Soal Latihan A
Dalam teks tentang senjakala media cetak, tabloid apa yang disebut berhenti terbit dan beralih menjadi media online?

Teks Dokumen
============================================================

SETIAP kali ada media cetak berhenti terbit, dada saya merasa sesak. Ulu hati terasa nyeri dan perut menjadi mulas. Tsunami informasi dalam gelombang media sosial di era digital ini betul betul sulit dibendung dan ditaklukan, menyapu dan meluluh-lantakan media tradisional/konvensional. Senjakala media cetak terbentang di cakrawala. Cahaya menguning dan memerah nampak di pelupuk mata. Semua menunggu waktu untuk menggelap dan berubah menjadi malam.
Saya baru membaca tampilan postingan dari H. Ilham Bintang -jurnalis senior yang saya hormati- bahwa tabloid C&R yang dilahirkan dan dibesarkan olehnya berhenti terbit. Berganti menjadi media online .

============================================================

Daftar Baris
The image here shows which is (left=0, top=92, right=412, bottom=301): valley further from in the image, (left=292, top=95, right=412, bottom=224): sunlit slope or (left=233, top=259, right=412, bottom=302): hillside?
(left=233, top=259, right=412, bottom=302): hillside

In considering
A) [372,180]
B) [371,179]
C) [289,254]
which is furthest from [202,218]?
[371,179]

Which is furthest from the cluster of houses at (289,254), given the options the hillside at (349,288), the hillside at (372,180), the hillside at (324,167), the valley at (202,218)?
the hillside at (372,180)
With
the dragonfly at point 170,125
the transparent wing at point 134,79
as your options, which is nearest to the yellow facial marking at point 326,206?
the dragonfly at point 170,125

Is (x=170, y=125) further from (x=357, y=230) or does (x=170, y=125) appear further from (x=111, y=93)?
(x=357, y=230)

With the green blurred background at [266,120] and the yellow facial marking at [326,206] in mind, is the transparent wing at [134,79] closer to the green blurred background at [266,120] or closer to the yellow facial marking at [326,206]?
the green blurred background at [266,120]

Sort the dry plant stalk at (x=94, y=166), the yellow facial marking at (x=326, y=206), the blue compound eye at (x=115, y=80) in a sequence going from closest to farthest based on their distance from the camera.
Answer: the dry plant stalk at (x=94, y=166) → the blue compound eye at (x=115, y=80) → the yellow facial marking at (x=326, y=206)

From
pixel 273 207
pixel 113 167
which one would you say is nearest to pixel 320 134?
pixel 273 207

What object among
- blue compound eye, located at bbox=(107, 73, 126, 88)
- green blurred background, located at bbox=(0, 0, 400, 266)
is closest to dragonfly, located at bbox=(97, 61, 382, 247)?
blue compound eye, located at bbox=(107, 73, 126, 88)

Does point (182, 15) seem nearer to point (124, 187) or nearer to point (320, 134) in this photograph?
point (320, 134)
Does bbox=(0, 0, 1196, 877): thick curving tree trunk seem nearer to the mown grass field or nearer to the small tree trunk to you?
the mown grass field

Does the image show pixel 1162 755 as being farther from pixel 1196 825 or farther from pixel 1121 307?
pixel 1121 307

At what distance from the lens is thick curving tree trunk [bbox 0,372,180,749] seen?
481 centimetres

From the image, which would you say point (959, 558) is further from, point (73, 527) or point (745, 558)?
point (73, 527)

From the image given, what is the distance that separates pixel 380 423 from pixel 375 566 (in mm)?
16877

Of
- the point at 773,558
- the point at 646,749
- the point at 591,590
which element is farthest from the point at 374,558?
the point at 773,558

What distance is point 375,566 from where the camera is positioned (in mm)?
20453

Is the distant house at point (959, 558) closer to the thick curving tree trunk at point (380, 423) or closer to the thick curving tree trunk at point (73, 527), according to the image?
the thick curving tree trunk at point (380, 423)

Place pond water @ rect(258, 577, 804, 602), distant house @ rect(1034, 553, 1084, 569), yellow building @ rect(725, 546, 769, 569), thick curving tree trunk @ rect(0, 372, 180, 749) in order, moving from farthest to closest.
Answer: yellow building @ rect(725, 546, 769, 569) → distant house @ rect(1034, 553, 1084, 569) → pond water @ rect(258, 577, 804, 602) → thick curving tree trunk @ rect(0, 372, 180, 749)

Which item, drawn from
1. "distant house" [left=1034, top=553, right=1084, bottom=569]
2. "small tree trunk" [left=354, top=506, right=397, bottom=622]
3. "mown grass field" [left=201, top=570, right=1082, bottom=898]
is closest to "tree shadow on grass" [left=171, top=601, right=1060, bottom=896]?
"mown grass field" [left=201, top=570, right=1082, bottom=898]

============================================================

Soal Latihan B
Salin ulang bagian daftar baris yang dimulai dari baris yang memuat "Does bbox=(0, 0, 1196, 877): thick" sampai baris terakhir daftar tersebut, kedua ujungnya ikut disertakan, tanpa mengubah apa pun.

Jawaban Soal A
Tabloid C&R.

Jawaban Soal B
Does bbox=(0, 0, 1196, 877): thick curving tree trunk seem nearer to the mown grass field or nearer to the small tree trunk to you?
the mown grass field

Does the image show pixel 1162 755 as being farther from pixel 1196 825 or farther from pixel 1121 307?
pixel 1121 307

At what distance from the lens is thick curving tree trunk [bbox 0,372,180,749] seen?
481 centimetres

From the image, which would you say point (959, 558) is further from, point (73, 527) or point (745, 558)?
point (73, 527)

From the image given, what is the distance that separates pixel 380 423 from pixel 375 566 (in mm)?
16877

Of
- the point at 773,558
- the point at 646,749
- the point at 591,590
which element is farthest from the point at 374,558?
the point at 773,558

What distance is point 375,566 from where the camera is positioned (in mm)?
20453

Is the distant house at point (959, 558) closer to the thick curving tree trunk at point (380, 423) or closer to the thick curving tree trunk at point (73, 527), according to the image?
the thick curving tree trunk at point (380, 423)

Place pond water @ rect(258, 577, 804, 602), distant house @ rect(1034, 553, 1084, 569), yellow building @ rect(725, 546, 769, 569), thick curving tree trunk @ rect(0, 372, 180, 749) in order, moving from farthest to closest.
Answer: yellow building @ rect(725, 546, 769, 569) → distant house @ rect(1034, 553, 1084, 569) → pond water @ rect(258, 577, 804, 602) → thick curving tree trunk @ rect(0, 372, 180, 749)

Which item, drawn from
1. "distant house" [left=1034, top=553, right=1084, bottom=569]
2. "small tree trunk" [left=354, top=506, right=397, bottom=622]
3. "mown grass field" [left=201, top=570, right=1082, bottom=898]
is closest to "tree shadow on grass" [left=171, top=601, right=1060, bottom=896]?
"mown grass field" [left=201, top=570, right=1082, bottom=898]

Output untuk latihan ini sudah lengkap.